Crawled caption data:
____

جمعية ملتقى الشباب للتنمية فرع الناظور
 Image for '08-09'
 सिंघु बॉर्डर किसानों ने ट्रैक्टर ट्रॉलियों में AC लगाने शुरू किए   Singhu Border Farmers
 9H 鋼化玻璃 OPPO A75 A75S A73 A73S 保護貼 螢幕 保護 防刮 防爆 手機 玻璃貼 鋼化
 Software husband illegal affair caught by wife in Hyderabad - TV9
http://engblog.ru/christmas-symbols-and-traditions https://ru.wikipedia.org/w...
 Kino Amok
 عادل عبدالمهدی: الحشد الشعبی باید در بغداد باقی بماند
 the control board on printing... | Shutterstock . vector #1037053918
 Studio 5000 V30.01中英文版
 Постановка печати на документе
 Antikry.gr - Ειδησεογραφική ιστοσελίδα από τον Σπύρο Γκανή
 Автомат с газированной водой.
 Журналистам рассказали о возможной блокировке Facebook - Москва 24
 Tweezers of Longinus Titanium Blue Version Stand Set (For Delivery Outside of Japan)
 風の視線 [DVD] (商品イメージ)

____

Please output all the lines above exactly as given.

### Output for this exercise
جمعية ملتقى الشباب للتنمية فرع الناظور
 Image for '08-09'
 सिंघु बॉर्डर किसानों ने ट्रैक्टर ट्रॉलियों में AC लगाने शुरू किए   Singhu Border Farmers
 9H 鋼化玻璃 OPPO A75 A75S A73 A73S 保護貼 螢幕 保護 防刮 防爆 手機 玻璃貼 鋼化
 Software husband illegal affair caught by wife in Hyderabad - TV9
http://engblog.ru/christmas-symbols-and-traditions https://ru.wikipedia.org/w...
 Kino Amok
 عادل عبدالمهدی: الحشد الشعبی باید در بغداد باقی بماند
 the control board on printing... | Shutterstock . vector #1037053918
 Studio 5000 V30.01中英文版
 Постановка печати на документе
 Antikry.gr - Ειδησεογραφική ιστοσελίδα από τον Σπύρο Γκανή
 Автомат с газированной водой.
 Журналистам рассказали о возможной блокировке Facebook - Москва 24
 Tweezers of Longinus Titanium Blue Version Stand Set (For Delivery Outside of Japan)
 風の視線 [DVD] (商品イメージ)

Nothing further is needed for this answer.